While the automotive industry has invested heavily in autonomous vehicle technology, with brands like Mercedes-Benz introducing Level 3 Self-Driving, the truth remains that Level 4 autonomous technology is still some time away. Ford's CEO Jim Farley recently admitted this, noting that while the company believes full-self driving is achievable, it won't happen anytime soon.
"We're optimistic about a future for L4 ADAS, but profitable, fully autonomous vehicles at scale are a long way off and we won't necessarily have to create that technology ourselves," said Farley at the company's third-quarter financial results announcement.
Back in 2017, the Blue Oval invested in Argo AI, an autonomous driving firm based in Pennsylvania. Volkswagen partnered with the American automaker, with the hope of developing cutting-edge self-driving tech. Originally, the company had planned to introduce Level 4 ADAS tech to the market by 2021, but that didn't happen.
Argo AI is expected to shut down, and engineers will be hired by Ford to continue working on autonomous technology.
"Things have changed, and there's a huge opportunity right now for Ford to give time - the most valuable commodity in modern life - back to millions of customers while they're in their vehicles...it's mission-critical for Ford to develop great and differentiated L2+ and L3 applications that at the same time make transportation even safer," added Farley.
The automaker has already introduced BlueCruise to models such as the Mustang Mach-E. This allows owners to hand driving responsibilities over to the vehicle - on certain stretches of American highways, at least. More than 130,000 miles of road have been mapped by the technology, and this will only expand as Argo AI engineers continue to work on the system.
This move comes after Argo AI failed to attract fresh investment. This had an effect on Ford, which recorded a $2.7 billion non-cash, pretax impairment on its Argo AI investment. This resulted in an $827 million net loss for the third quarter. Ford has decided to move spending from Level 4 autonomous driving to Level 2+ and Level 3 technology. The latter will enable a BlueCruise system that works without drivers needing to keep their eyes on the road.
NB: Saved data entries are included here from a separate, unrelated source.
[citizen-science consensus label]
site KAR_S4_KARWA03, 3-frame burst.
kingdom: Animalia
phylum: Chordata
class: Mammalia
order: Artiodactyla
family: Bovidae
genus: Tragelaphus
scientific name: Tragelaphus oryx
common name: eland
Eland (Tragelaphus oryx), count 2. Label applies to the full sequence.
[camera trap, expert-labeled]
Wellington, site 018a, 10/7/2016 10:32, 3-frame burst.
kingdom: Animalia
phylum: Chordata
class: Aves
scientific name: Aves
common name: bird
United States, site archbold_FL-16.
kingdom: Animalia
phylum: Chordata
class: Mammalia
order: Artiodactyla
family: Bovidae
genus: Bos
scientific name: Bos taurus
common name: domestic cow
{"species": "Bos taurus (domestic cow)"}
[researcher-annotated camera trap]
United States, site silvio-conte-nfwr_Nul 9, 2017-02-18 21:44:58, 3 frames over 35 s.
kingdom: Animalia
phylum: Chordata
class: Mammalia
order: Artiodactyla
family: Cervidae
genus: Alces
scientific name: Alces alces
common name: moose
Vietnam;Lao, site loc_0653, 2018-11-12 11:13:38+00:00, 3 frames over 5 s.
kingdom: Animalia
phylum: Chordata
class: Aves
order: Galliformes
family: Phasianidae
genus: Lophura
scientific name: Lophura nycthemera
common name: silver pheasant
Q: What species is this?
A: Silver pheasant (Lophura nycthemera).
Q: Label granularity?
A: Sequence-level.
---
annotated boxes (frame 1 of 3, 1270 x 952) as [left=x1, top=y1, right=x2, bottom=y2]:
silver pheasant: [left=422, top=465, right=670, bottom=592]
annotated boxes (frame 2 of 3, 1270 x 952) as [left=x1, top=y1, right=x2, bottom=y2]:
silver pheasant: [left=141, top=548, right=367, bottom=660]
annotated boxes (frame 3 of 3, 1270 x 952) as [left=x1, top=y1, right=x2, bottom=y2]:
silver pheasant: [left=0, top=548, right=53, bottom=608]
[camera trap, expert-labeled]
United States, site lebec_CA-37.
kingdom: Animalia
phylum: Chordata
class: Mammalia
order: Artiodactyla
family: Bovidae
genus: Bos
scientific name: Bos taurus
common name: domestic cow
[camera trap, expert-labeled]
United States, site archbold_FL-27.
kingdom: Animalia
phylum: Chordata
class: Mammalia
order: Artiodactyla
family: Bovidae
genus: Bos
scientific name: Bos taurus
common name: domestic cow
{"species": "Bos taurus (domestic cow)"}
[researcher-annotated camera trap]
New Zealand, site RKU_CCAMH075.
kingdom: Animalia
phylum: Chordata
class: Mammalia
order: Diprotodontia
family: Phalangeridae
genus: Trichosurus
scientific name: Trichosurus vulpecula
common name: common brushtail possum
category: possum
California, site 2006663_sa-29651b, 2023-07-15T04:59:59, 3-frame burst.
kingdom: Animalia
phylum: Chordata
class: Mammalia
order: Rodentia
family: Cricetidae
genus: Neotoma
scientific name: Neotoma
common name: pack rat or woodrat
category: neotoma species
Still, Farley remains excited about the future of self-driving. Earlier this year, he said, "when I see the pricing power for ADAS, not just at Tesla, but all of us…it feels like that's the first shippable software that we could send to a car that customers are really willing to pay a lot of money for."
While there's still a while to go before we see any self-driving Fords on the road, autonomous vehicles have been operating in several American cities for some time now. GM-backed Cruise operates self-driving taxis in San Francisco and has plans to expand to additional locations in the coming months.
Similarly, Motional has partnered with Uber to bring autonomous robotaxis to the streets of several key cities across the country.